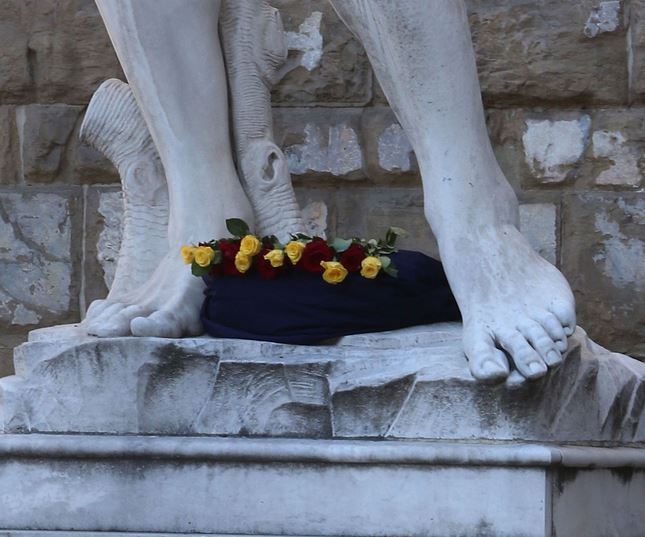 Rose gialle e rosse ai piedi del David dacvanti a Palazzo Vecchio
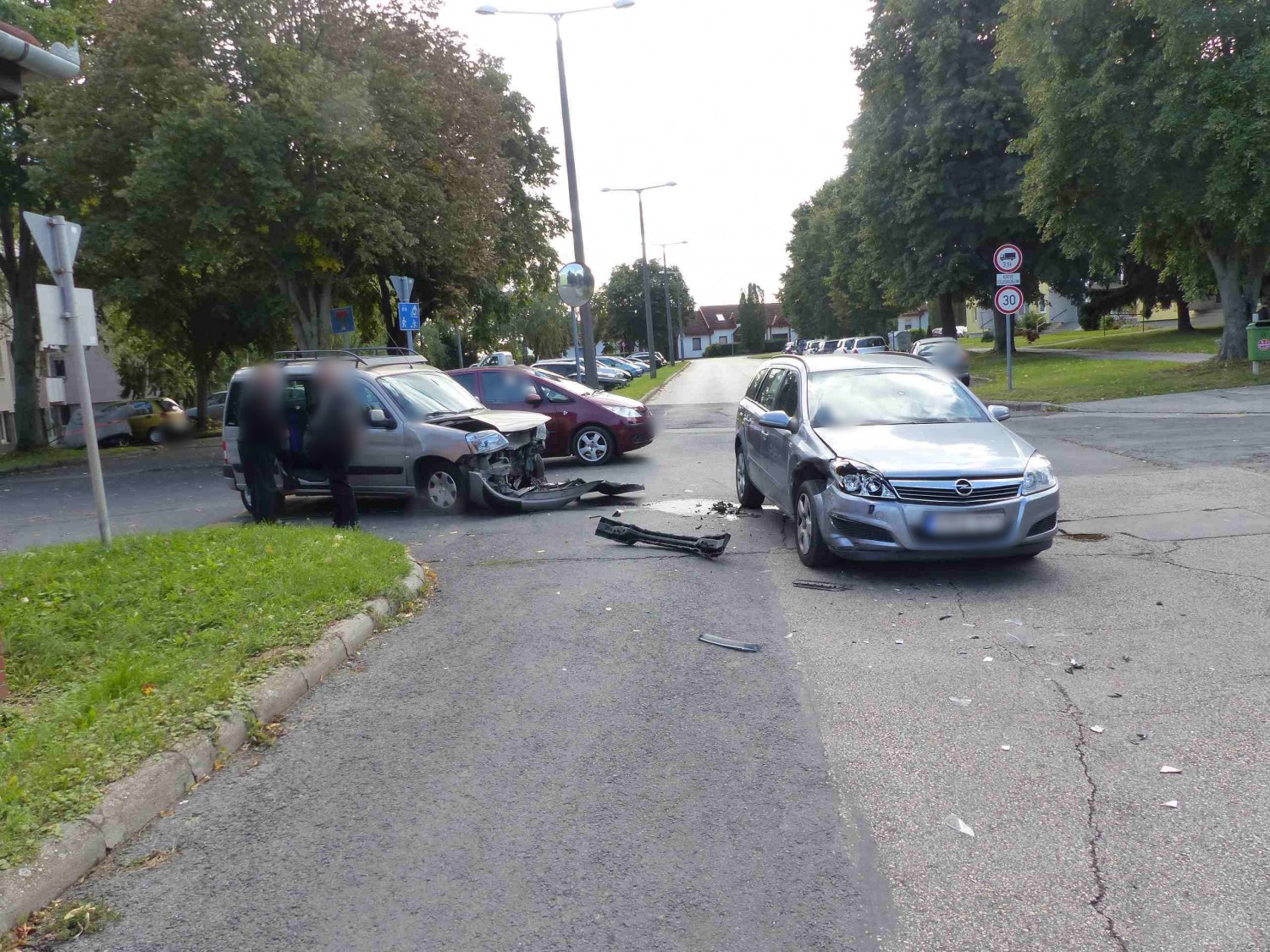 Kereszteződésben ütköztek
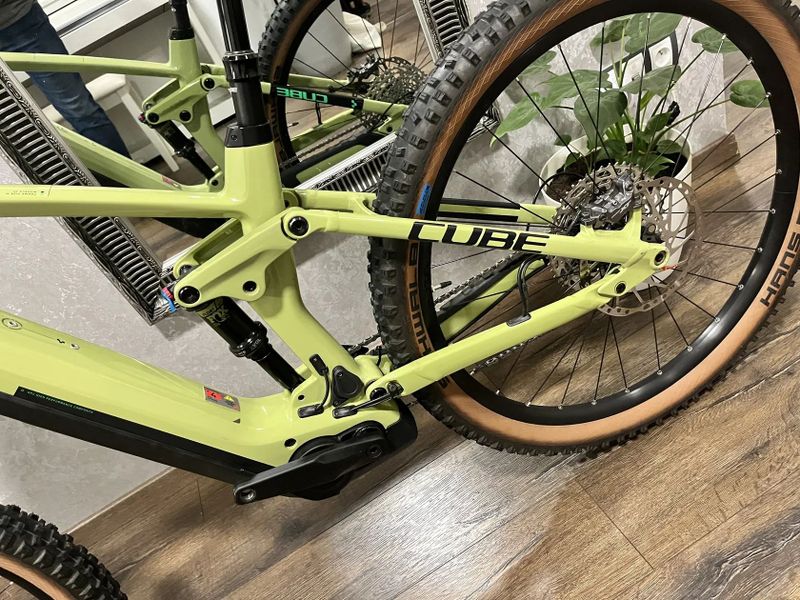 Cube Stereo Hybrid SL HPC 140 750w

§ **Work item**
Reproduce the material above in full, exactly, with no images.

§ **Exercise answer**
 Rose gialle e rosse ai piedi del David dacvanti a Palazzo Vecchio
 Kereszteződésben ütköztek
 Cube Stereo Hybrid SL HPC 140 750w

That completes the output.